Today, hundreds of International Mission Board missionaries work throughout the continent. While they strive to alleviate physical suffering and death on a daily basis, their main concern is Africa’s state of spiritual lostness. According to some estimates, just under half of all Africans claim Christianity. Christian workers, however, know this statistic is likely overstated. In many cultures, if you are not Muslim you are considered to be Christian — whether you are “born again” or not. Syncretism is widespread. Evangelical believers numbered about 116 million in the year 2000, according to Operation World statistics. Africa’s total population tops 900 million.

Through the years, the International Mission Board has made some hard choices about how to spread the Gospel in culturally appropriate ways. Mark Hatfield, an IMB mission strategist for central, eastern and southern Africa, said the decision not to do missions the easy way — by sending money to replicate Western churches — was a good shift.

“The Western idea of a church with four walls, a metal roof, concrete floor and a seminary-trained pastor can’t be reproduced by local churches in quantities sufficient to allow the Gospel to reach all parts of Africa,” the veteran missionary said. “It is so easy for missionaries and mission volunteers to focus on how good it feels to give funds and see physical results of their aid. But we need to get the same good feelings from helping African churches and their leaders depend on the resources God is providing.

“Africa has the resources both human and physical to be independent of outside aid,” Hatfield insisted.

Many Africans voiced the same view at a meeting of the continent’s leaders held a few days before the G8 sessions. While some called for total debt relief for the entire continent, Uhuru Kenyatta, a leader in the KANU party in Kenya, told the world not to expect self-supporting improvement in Africa if outside nations keep handing out money.

“You can give a man a fish and he’ll eat today,” Kenyatta said. “Or you can teach the man to fish and he’ll eat forever.”

That is exactly what missionaries try to do: teach local Christians to take the Gospel to their own people.

“We have thousands of dedicated African believers who form the foundation for Africa’s future,” Hatfield said. “We have leaders like the presidents of Zambia and Nigeria who have stepped out to lead from a Christian base. We have strong churches in many countries that are meeting spiritual and social needs previously met only by missions and non-governmental organizations.”

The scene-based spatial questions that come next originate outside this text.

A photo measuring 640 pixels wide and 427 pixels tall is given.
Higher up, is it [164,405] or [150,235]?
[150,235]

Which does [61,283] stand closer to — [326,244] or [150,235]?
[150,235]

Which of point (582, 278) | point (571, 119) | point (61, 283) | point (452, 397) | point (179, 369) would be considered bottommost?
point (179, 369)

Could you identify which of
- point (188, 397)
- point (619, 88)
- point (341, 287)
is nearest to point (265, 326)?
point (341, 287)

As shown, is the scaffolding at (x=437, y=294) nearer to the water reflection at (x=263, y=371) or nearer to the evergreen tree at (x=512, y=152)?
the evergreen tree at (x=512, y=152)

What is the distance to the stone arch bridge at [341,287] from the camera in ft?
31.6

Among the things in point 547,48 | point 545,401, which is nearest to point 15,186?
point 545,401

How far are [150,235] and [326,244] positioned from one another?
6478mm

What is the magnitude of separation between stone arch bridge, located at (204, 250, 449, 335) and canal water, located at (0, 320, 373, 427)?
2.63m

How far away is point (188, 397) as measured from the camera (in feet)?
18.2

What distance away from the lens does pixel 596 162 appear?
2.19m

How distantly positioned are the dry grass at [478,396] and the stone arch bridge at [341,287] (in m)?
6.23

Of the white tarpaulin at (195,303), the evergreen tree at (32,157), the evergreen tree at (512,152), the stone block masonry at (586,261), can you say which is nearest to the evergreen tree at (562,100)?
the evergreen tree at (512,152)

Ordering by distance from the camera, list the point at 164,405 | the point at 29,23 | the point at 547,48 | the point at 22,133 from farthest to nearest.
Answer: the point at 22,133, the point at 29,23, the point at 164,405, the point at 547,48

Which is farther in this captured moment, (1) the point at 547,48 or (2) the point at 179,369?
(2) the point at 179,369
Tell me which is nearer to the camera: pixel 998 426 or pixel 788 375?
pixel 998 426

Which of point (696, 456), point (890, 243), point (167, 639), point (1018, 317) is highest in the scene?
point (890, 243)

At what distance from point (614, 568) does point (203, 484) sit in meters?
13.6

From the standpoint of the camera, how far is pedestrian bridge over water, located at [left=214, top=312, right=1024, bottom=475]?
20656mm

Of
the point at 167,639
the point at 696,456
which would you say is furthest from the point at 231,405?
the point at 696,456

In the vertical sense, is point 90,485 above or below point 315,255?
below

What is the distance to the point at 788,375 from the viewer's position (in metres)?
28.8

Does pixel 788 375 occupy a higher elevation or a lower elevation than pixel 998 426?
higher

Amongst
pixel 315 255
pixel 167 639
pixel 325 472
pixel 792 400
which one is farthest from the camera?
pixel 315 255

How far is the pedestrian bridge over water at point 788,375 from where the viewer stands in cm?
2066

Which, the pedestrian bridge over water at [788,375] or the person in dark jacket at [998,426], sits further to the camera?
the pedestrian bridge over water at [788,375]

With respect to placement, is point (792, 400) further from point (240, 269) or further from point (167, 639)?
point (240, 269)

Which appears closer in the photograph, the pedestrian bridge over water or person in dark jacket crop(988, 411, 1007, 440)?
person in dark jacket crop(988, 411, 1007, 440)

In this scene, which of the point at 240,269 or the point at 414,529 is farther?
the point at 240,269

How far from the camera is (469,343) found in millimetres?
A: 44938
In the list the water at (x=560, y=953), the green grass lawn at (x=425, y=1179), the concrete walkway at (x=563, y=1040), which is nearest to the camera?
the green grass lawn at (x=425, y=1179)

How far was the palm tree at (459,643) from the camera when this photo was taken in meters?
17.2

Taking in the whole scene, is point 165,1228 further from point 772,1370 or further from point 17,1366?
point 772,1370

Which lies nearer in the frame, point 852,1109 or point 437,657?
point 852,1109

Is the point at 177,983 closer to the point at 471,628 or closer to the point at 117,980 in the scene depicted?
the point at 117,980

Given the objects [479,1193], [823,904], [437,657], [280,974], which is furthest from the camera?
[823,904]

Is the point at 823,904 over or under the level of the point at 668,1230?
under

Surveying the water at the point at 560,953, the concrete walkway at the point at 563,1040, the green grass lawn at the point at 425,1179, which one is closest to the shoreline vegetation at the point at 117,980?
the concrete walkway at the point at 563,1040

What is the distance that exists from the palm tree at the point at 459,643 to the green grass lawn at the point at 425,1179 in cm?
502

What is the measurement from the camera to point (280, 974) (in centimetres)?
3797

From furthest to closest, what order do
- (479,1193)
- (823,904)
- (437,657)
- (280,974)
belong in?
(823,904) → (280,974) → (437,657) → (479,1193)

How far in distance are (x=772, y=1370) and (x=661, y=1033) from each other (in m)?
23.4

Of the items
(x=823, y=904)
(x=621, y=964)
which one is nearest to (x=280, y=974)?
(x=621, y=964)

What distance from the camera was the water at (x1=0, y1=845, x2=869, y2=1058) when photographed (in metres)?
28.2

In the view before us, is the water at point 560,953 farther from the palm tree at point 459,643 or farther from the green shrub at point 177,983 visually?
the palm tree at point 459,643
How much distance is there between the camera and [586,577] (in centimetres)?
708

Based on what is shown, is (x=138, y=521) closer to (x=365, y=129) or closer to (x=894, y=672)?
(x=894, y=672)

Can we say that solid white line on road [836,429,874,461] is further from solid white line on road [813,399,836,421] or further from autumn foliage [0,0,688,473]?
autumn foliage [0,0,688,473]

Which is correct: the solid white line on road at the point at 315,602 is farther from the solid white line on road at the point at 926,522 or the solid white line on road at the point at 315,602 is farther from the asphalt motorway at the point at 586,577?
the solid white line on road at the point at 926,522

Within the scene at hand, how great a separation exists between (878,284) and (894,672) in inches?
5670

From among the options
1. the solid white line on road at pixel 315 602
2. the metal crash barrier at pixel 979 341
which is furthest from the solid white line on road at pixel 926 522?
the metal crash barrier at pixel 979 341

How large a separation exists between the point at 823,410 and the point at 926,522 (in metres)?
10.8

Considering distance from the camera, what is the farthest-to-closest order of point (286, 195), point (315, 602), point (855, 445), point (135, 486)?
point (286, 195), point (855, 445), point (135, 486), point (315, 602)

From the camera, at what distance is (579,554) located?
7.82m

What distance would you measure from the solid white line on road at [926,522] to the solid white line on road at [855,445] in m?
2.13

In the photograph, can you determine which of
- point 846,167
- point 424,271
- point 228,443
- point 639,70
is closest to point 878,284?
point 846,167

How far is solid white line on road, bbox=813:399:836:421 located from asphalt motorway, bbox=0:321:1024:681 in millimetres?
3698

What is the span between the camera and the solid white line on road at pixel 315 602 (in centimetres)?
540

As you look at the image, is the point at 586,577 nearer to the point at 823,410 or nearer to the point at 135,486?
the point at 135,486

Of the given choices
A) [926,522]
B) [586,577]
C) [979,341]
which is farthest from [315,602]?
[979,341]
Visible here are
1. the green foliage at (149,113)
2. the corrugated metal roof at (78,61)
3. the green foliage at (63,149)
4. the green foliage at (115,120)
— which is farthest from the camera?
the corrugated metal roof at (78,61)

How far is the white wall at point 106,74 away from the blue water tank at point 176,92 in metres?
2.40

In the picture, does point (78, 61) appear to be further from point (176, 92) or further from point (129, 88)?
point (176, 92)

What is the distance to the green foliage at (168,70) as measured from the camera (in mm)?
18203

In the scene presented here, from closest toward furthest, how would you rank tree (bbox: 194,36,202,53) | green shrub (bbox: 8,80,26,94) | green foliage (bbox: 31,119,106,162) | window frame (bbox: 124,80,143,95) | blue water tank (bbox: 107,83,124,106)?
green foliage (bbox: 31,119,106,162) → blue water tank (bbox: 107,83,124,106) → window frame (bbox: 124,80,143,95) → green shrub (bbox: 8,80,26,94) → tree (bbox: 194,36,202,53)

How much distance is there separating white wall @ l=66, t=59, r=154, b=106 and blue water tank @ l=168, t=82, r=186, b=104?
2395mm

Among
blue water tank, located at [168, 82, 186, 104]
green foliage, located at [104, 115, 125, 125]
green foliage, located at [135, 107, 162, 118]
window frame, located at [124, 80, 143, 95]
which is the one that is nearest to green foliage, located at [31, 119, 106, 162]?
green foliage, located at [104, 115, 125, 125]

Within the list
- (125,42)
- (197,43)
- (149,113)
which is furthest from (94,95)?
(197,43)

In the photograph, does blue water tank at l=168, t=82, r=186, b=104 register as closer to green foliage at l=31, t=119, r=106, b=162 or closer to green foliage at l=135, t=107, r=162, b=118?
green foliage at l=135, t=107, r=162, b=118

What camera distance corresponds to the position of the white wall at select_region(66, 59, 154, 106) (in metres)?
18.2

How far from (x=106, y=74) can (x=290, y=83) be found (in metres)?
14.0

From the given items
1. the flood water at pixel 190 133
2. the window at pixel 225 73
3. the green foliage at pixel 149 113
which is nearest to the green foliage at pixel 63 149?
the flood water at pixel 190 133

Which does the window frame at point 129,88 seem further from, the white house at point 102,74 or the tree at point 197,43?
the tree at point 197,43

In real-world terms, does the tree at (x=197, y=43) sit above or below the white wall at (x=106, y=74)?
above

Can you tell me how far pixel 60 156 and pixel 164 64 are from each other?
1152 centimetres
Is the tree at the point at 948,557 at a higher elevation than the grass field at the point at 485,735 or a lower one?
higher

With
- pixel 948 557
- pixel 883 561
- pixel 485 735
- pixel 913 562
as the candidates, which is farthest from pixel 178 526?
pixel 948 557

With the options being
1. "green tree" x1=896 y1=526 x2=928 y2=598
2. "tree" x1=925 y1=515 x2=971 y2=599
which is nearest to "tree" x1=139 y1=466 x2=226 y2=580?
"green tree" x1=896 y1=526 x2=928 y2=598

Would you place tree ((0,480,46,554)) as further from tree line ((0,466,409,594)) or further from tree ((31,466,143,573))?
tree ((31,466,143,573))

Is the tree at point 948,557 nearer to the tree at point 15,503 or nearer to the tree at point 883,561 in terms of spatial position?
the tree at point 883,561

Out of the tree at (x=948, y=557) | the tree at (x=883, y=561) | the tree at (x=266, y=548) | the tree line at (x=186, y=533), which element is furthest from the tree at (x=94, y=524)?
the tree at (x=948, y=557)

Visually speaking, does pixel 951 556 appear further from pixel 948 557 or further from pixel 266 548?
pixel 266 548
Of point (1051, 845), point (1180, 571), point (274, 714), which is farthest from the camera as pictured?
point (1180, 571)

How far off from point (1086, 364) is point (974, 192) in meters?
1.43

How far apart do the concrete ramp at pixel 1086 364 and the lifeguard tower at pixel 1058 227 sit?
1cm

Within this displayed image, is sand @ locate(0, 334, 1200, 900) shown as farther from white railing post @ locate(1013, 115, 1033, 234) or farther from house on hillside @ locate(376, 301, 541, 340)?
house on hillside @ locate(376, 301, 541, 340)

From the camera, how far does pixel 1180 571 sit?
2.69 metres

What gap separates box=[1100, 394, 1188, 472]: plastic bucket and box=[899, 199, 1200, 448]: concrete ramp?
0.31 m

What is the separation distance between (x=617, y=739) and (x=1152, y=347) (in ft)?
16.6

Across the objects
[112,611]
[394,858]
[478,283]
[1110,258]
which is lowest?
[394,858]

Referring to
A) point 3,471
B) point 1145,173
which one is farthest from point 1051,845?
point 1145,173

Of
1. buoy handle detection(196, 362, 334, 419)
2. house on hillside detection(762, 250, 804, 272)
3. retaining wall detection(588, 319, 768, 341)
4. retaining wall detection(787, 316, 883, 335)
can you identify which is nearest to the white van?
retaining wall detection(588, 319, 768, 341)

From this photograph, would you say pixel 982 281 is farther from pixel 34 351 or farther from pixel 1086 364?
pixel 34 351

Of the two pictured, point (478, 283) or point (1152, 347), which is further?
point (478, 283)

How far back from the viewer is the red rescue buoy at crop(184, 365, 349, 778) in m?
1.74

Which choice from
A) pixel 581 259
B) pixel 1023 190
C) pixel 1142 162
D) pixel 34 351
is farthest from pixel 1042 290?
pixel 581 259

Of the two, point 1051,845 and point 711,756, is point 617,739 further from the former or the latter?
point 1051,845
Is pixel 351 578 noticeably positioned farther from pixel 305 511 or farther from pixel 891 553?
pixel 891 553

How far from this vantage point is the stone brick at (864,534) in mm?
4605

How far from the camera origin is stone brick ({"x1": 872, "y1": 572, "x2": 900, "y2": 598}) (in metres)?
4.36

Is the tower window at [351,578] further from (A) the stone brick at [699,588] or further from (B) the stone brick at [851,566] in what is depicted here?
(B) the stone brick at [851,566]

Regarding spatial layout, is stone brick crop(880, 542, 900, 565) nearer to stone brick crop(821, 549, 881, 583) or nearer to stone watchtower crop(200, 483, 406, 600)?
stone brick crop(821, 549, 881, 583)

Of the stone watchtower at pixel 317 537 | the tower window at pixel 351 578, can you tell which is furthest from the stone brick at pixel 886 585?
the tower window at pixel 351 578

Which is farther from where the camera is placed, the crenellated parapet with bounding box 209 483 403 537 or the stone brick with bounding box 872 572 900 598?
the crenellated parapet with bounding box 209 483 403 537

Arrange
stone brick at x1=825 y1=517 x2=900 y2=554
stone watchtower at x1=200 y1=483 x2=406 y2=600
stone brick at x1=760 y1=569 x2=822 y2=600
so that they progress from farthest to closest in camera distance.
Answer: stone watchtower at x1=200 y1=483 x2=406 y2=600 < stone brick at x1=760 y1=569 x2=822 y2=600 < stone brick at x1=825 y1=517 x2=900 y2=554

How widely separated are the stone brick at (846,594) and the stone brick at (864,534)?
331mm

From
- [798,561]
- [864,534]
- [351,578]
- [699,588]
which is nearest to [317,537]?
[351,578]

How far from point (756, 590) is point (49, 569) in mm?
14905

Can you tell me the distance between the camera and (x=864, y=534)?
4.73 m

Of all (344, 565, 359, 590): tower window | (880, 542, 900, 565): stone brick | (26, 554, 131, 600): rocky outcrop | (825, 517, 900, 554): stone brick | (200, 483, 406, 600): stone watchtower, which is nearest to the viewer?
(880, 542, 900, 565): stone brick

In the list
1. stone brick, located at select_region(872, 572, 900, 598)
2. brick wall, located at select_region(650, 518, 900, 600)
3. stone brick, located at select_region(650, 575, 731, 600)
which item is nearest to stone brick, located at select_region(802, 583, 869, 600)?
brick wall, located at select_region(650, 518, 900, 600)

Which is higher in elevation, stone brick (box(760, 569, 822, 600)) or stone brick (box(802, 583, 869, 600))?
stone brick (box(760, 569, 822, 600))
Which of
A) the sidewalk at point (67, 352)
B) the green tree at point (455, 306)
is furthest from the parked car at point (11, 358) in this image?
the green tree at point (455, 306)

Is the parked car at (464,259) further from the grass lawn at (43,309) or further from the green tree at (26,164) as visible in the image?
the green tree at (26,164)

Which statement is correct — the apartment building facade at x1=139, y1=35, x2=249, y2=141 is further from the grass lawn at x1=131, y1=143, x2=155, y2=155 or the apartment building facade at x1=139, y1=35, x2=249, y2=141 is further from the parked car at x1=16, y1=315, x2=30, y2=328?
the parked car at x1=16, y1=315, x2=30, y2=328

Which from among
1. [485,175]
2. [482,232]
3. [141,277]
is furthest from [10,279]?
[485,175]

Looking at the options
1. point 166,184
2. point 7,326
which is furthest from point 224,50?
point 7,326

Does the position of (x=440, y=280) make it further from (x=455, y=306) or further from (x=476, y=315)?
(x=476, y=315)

One of the fears of G8 leaders in disbursing funds in Africa is corruption — the cause of much of the current suffering and economic chaos in Africa. British Prime Minister Tony Blair acknowledged that no amount of money will improve Africa’s prospects without better national leadership. “In the end, only Africans can lead and shape Africa,” he said at the end of the G8 meeting.

Hatfield offered a little advice to international leaders who believe they can solve Africa’s problems through debt relief and monetary aid alone:

“I think organizations like the G8 that look at aid and debt relief as their goal will experience the same results from the methodology as we did,” he said. “Subsidy causes dependency — and stifles true social growth.”
Africa Fast Facts:

Countries: 58

People: 924 million (mid-2004 estimate) among more than 3,500 ethnic groups

Languages spoken: 2,110

Economy: Africa’s economy has stagnated for 40 years. Many countries have become poorer; a few have made progress.

Religion (reported by percentage of African population): Christian (48 percent); Muslim (41 percent); traditional/indigenous (9 percent); Hindu (0.2 percent); Baha’i (0.2 percent); other (1 percent). Religious freedom has increased in Africa in recent years, but persecution of Christians by Muslims also has increased.

Christian missionaries to Africa: nearly 18,000

Christian missionaries from Africa: more than 12,000 (some 3,000 serve on other continents).